Shear stress does not affect the protein levels of the inflammatory markers VCAM-1 and E-Selectin. VCAM-1 (A) and E-Selectin (B) were determined by western blotting. Actin was used as a loading control. Protein levels were determined by densitometry. n=4.

FIG. 5.

Laminar shear stress decreased the inflammatory potential of BaEOCs. Monocyte binding assay was performed and the number of bound monocytes was quantified (A) and normalized by static levels of monocyte binding. (B–F) are representative images of fluorescently labeled monocytes. Values are mean±SEM with an n_donor=5. S, static. *p<0.05 in SS versus OS. Original magnification of 10×. Scale bars represent 200 μm.

FIG. 6.

Laminar shear stress increased the anti-thrombogenicity of BaEOCs.
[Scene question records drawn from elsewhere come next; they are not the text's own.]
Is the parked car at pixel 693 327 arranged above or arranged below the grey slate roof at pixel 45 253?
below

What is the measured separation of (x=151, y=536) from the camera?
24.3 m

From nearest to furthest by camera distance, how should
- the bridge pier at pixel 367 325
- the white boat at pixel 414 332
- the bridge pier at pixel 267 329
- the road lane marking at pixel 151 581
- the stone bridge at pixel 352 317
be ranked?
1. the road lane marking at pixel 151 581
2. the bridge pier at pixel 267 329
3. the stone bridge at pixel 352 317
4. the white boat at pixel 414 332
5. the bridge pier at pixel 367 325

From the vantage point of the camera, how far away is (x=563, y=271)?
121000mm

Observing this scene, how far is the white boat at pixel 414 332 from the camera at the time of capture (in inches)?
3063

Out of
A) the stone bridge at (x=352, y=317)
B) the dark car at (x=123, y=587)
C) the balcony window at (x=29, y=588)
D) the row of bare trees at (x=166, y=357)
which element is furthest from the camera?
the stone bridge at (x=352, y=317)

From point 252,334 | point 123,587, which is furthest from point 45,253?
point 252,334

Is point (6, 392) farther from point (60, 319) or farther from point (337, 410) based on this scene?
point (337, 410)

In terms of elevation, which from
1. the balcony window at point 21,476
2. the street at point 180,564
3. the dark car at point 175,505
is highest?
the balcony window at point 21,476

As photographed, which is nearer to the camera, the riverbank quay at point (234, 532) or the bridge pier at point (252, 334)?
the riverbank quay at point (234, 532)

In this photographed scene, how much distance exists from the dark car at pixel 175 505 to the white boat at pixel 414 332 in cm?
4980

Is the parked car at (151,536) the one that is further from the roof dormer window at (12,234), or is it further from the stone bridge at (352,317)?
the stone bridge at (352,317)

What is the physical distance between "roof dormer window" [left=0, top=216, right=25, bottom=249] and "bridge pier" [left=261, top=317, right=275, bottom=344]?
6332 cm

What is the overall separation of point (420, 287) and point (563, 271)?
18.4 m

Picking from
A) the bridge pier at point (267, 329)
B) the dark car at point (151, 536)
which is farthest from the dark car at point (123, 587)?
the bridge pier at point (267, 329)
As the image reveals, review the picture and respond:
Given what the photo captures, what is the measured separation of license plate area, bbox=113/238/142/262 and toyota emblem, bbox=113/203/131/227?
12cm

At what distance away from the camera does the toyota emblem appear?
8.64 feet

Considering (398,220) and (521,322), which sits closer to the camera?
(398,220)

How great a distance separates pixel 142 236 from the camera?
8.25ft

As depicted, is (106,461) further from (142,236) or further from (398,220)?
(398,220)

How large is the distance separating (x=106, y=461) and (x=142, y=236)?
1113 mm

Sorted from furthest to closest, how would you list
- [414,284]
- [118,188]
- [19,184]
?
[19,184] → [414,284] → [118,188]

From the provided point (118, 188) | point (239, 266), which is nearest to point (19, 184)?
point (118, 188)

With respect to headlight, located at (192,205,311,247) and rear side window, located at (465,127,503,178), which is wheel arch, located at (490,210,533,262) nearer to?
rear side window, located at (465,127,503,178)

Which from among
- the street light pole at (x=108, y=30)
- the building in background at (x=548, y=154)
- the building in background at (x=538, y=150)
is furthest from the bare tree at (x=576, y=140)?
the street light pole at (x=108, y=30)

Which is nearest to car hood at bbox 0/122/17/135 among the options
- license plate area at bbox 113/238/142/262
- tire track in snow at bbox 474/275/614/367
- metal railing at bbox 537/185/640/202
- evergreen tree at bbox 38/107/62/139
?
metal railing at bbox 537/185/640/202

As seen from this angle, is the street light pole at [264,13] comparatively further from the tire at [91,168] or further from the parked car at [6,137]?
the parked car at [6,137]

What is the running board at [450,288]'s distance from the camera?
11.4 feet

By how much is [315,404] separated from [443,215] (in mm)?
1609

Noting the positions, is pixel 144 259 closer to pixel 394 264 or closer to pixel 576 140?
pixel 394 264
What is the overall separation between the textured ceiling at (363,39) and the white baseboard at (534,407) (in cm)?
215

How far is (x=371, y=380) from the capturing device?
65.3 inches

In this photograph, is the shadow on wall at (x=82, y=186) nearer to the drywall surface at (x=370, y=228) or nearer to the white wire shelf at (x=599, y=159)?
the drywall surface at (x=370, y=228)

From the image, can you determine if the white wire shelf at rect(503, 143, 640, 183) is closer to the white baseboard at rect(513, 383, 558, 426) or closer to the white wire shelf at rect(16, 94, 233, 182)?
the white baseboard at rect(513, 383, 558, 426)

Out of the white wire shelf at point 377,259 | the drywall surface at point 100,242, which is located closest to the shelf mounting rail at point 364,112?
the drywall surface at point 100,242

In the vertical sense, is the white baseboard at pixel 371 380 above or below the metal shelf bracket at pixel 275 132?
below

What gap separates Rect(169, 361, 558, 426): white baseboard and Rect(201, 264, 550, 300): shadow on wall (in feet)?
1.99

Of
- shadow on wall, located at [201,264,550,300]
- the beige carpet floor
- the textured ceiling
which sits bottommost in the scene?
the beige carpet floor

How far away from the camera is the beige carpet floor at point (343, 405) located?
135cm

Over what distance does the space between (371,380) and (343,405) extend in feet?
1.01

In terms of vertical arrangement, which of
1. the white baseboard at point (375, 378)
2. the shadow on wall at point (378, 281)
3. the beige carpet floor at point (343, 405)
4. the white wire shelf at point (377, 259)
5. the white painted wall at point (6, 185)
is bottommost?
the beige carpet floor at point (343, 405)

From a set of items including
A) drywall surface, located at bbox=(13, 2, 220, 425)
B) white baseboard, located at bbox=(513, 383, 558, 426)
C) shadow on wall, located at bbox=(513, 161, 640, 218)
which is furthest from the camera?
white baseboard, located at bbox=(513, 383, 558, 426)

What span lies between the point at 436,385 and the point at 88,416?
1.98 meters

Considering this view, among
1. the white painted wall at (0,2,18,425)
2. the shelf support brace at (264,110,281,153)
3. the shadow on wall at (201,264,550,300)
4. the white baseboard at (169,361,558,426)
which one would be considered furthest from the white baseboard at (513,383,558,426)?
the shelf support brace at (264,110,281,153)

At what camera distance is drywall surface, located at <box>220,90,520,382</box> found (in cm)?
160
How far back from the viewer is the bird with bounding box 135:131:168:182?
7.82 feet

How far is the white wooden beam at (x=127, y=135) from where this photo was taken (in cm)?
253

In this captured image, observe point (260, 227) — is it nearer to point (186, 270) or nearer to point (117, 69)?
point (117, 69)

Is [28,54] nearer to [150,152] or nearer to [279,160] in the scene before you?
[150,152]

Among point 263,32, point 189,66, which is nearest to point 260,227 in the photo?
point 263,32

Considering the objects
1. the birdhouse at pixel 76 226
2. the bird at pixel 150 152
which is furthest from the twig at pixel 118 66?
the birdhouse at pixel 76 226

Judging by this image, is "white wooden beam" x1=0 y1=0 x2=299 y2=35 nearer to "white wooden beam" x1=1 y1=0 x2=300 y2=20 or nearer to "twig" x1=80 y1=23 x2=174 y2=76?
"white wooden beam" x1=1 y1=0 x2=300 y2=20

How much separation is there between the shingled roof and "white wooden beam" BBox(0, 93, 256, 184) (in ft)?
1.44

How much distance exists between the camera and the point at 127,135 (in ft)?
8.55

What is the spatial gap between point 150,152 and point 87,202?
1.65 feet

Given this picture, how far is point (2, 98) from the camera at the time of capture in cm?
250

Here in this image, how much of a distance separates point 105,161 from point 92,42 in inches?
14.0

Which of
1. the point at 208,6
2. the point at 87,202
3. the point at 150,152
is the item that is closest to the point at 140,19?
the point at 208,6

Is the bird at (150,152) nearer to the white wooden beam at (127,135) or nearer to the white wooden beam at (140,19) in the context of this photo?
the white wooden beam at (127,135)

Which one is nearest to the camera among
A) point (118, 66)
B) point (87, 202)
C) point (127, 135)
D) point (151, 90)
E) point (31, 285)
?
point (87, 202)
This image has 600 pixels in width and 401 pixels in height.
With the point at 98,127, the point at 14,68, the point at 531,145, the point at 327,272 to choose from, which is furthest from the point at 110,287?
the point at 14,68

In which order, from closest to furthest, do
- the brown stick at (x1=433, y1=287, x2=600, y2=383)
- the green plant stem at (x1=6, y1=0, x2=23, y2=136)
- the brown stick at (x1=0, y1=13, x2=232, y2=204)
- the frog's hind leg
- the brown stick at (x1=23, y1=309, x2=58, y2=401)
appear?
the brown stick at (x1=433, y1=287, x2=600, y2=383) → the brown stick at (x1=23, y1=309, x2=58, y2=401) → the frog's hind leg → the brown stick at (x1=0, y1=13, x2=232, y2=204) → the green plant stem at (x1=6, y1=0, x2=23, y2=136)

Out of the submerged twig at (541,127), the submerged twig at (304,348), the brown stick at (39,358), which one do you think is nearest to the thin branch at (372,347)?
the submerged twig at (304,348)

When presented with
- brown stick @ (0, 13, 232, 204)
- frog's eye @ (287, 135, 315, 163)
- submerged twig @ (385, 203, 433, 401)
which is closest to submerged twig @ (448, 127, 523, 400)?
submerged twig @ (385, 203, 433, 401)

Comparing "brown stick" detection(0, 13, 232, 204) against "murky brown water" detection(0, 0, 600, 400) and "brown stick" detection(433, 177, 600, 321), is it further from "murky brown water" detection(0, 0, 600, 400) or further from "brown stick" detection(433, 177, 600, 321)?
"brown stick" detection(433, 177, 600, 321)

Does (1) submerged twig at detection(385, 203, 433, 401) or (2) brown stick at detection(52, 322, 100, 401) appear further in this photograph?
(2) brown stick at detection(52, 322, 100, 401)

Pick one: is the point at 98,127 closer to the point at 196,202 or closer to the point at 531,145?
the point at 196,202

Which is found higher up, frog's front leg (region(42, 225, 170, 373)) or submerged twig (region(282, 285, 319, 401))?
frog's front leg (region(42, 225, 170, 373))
Thrombomodulin (TM) (A), endothelial protein-C receptor (EPCR) (B), CD39 (C), and TFPI (D) mRNA levels were determined by using quantitative real-time PCR. mRNA was quantified and compared between shear conditions. Values are mean±SEM with an n_donor=5. *p<0.05.

FIG. 7.

Shear stress had no significant effect on tissue factor mRNA or activity in BaEOCs. Tissue factor mRNA (A) was determined by using quantitative real-time PCR. mRNA was quantified and compared between shear conditions. Tissue factor activity was determined by conversion of Factor X to Factor Xa through Spectroenzyme FXa and was normalized by total DNA by a PicoGreen^® assay. Values are mean±SEM with an n_donor=5 (A) or n_donor=4 (B).